══ 文書の抜粋 ══

その中で、豪州のPacific Patrol Boat Programの最新情報を豪州国防省からヒアリングでき、この情報はオープンであるとの確認が取れたのでこのブログで紹介したい。

多分このブログがPPBPを唯一フォローしているのではないか、と思う。問い合わせも多くいただくし。。

<元の木阿弥>

結論は、2008年頃からあーだこーだと、豪州政府内で議論して来たPPBPは元の姿のまま、ということだ。

1.燃料も人手も足りなく、ほとんど使用されていなかったパシフィックボートは、寿命が来たら廃止ではなくて、新たな同じ大きさの船に差し替える。もちろんコストエフェクティブ且つ最新整備にして。

2.ベルギン博士提案のリジョナルコーディネーションセンターは、ソロモン諸島のFFA内にセンターではなく、リジョナルコーディネーション機能を強化する形で設置する。例えばサモアのパトロールボートがメンテ中で使用でいない時、サモアの違法操業監視を隣国のパトロールボートで実施できるようなコーディネーションを強化。ニウエ条約の強化ですね。

═══
══ データセット ══

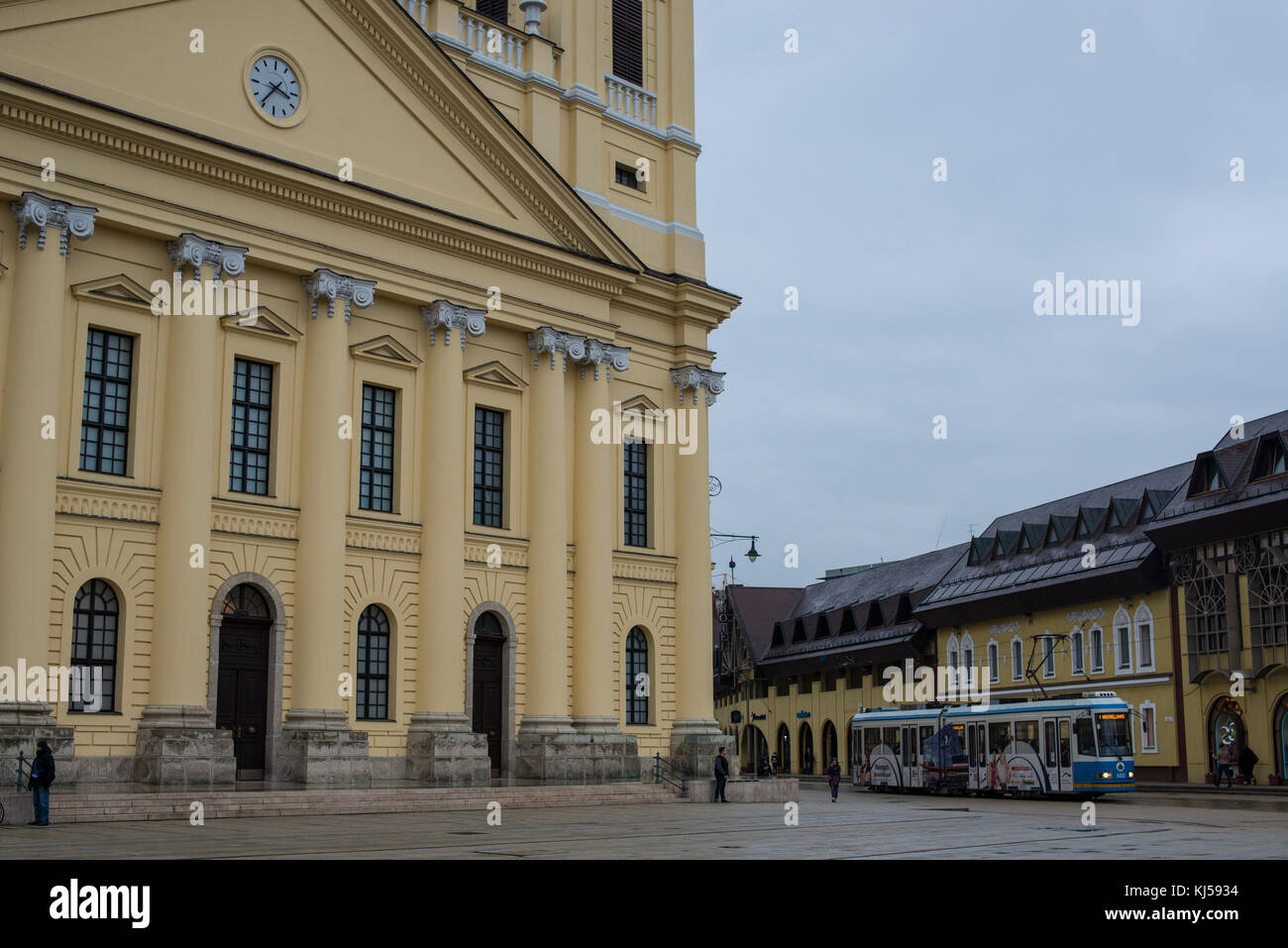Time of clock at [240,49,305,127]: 3:36
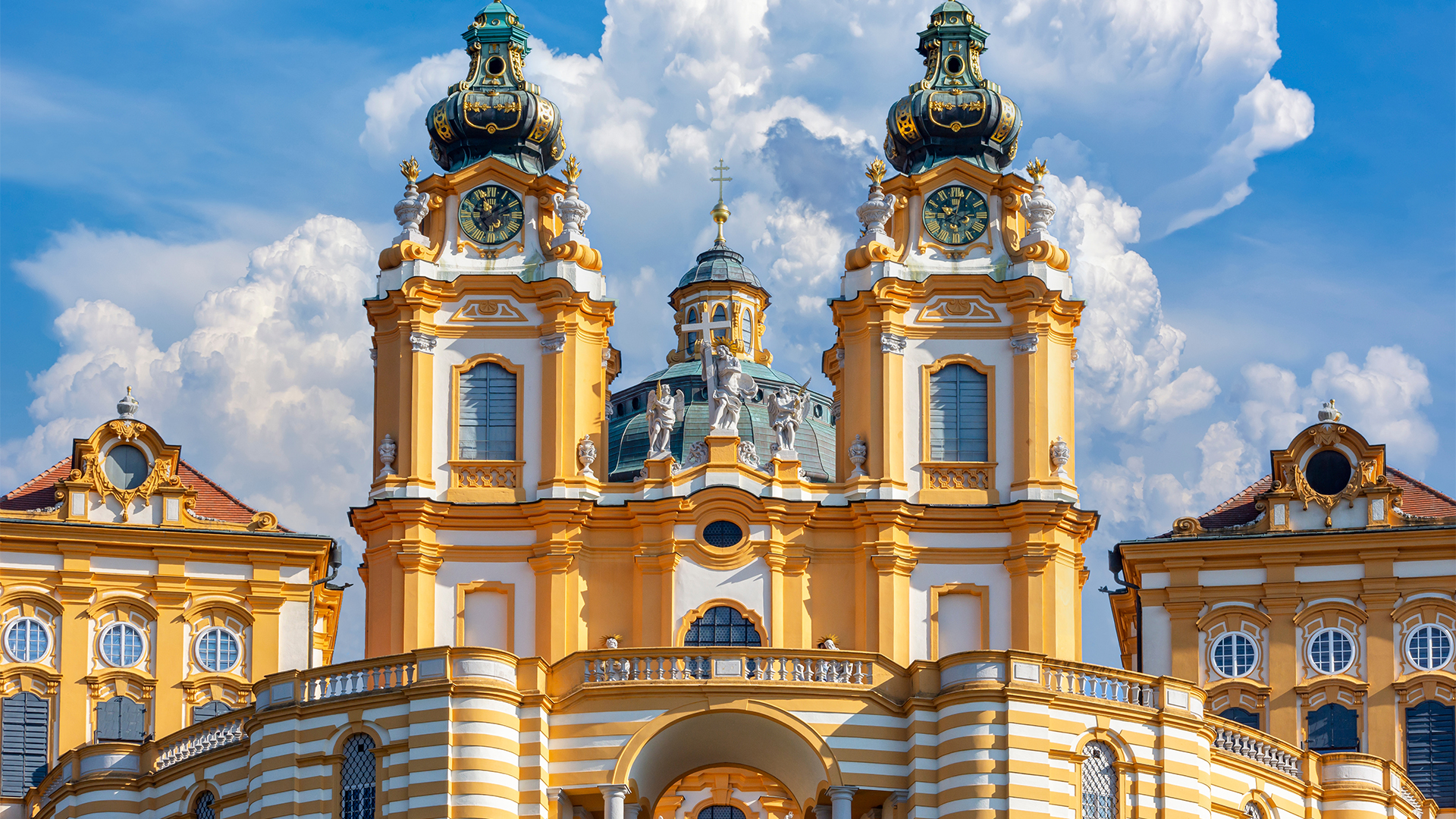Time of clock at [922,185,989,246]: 10:02
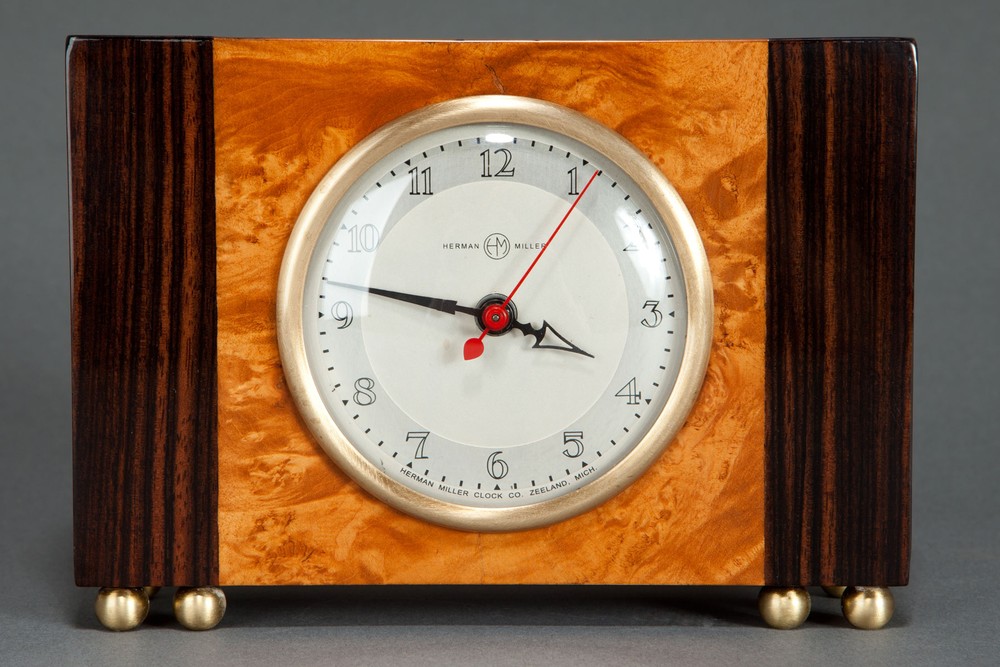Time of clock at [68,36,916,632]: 3:47
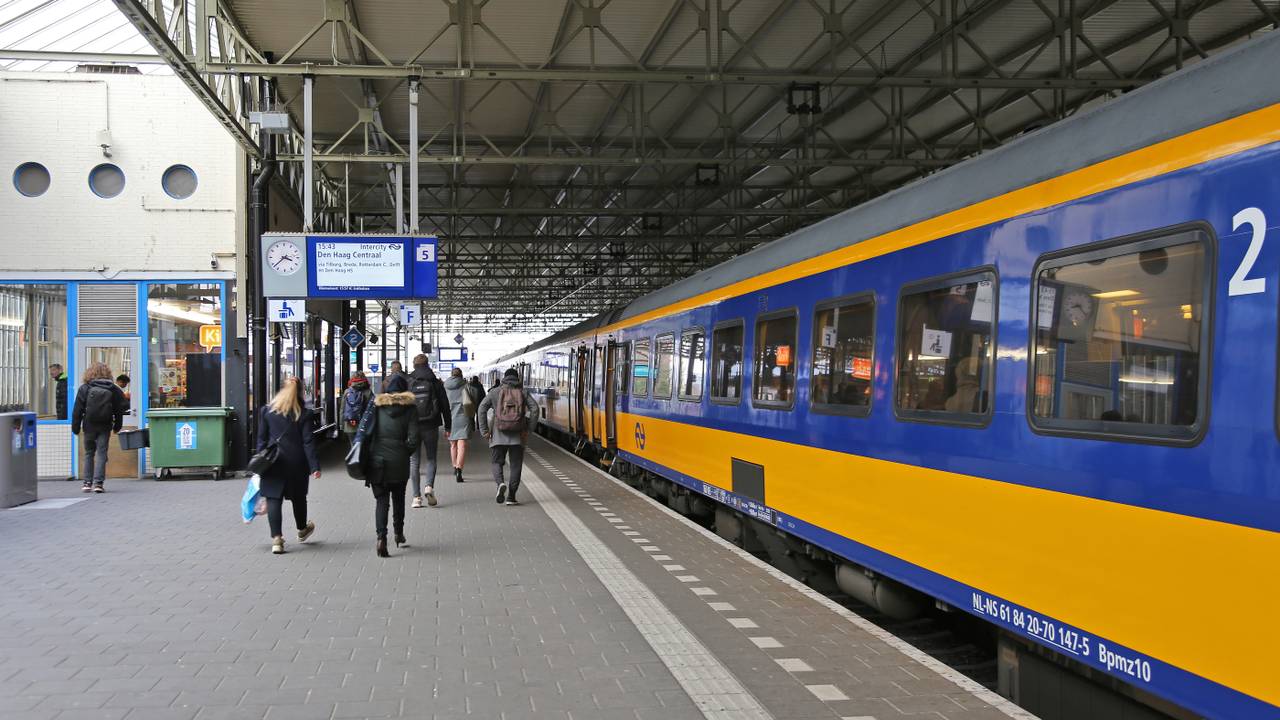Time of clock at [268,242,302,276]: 3:38
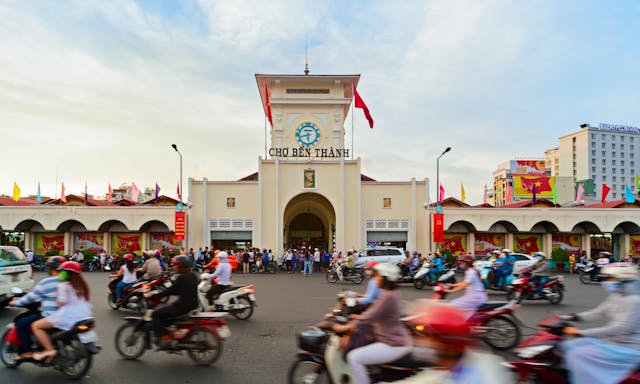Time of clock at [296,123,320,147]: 5:42
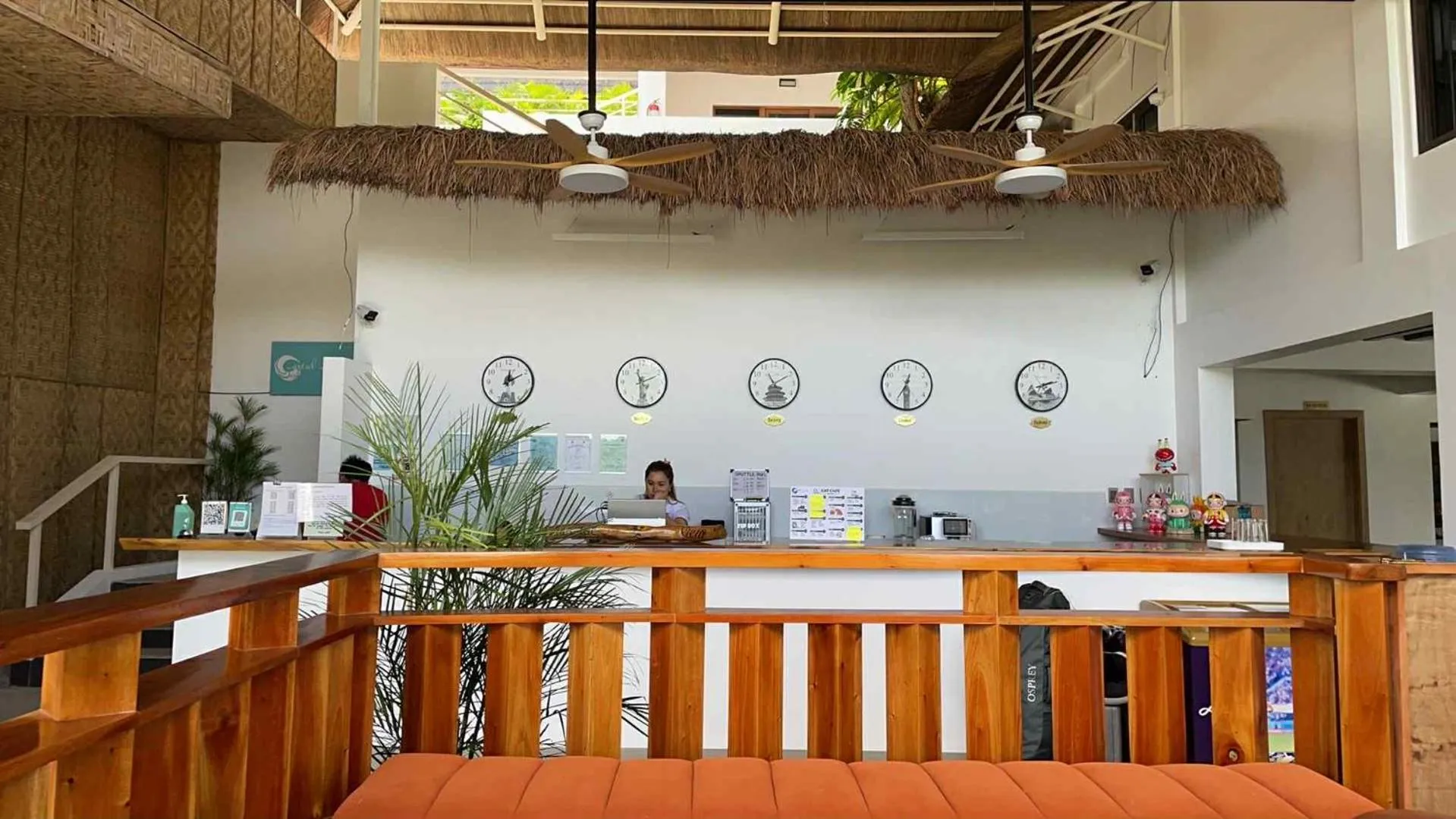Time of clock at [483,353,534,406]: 12:10
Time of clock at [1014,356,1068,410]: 2:12
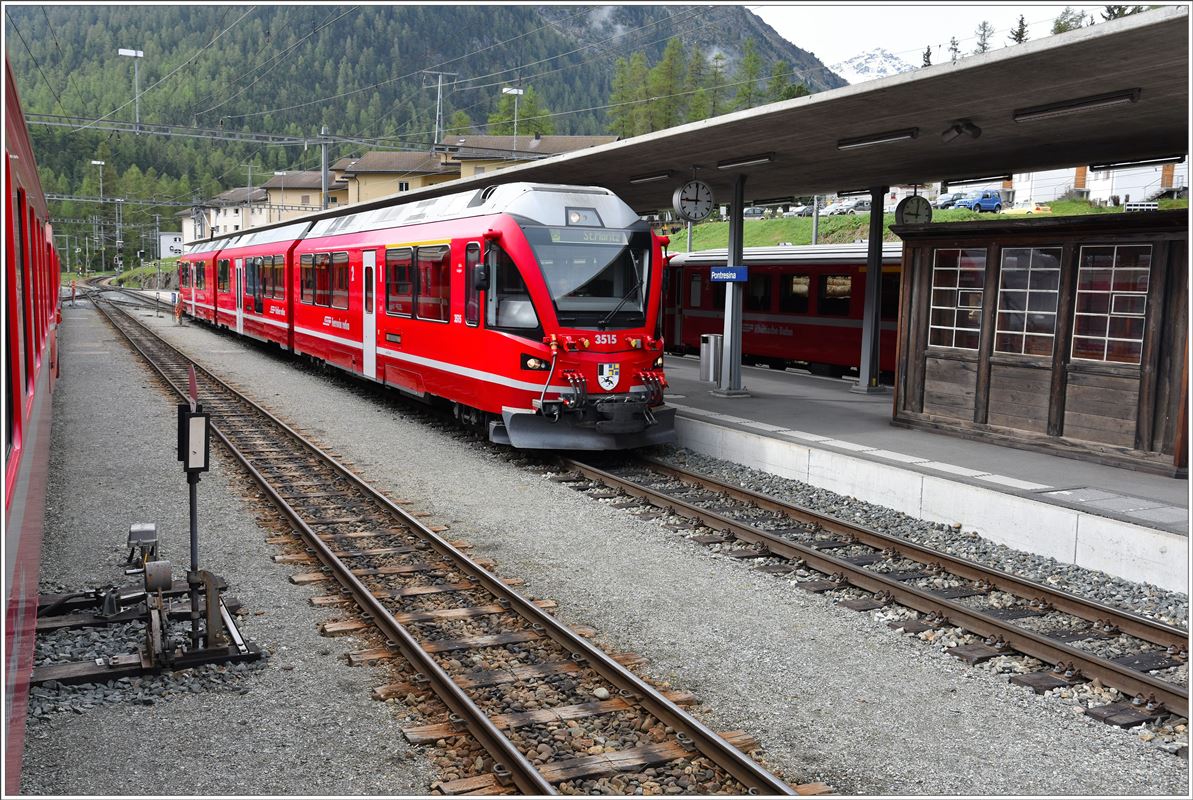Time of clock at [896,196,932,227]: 9:01
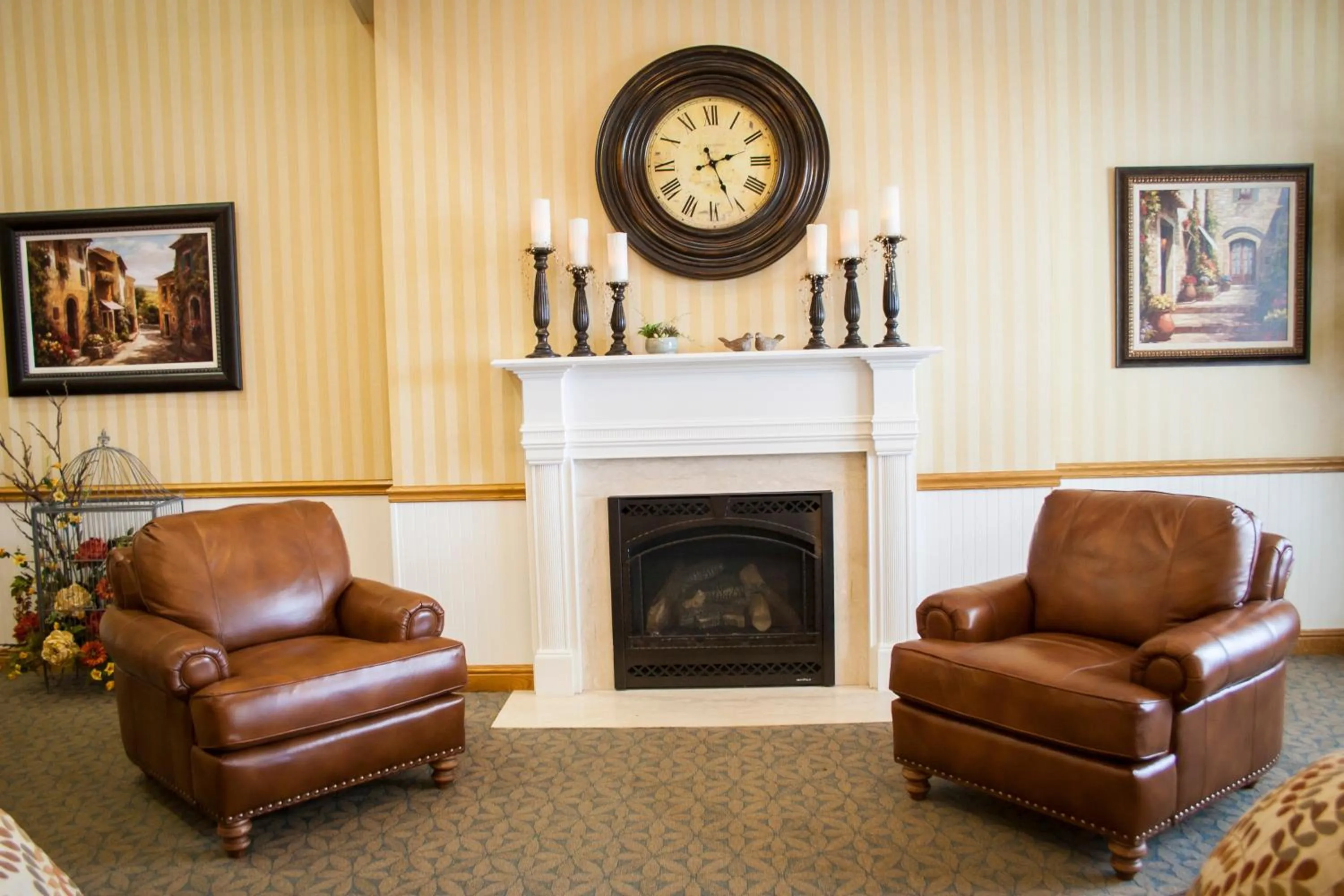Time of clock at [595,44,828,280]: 2:25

═══

» 課題の説明:
抜粋に書かれている事実をもとに、次の問いに答えてください。
(a) Pacific Patrol Boat Programの最新情報は、どこからヒアリングしたものですか。
(b) PPBPは、いつ頃から豪州政府内で議論されてきたとされていますか。
(c) リジョナルコーディネーション機能は、どこに設置するとされていますか。
記録はこの作業には関わりません。

» 期待される出力:
(a) 豪州国防省からヒアリングしたものです。
(b) 2008年頃から議論されてきたとされています。
(c) ソロモン諸島のFFA内に設置するとされています。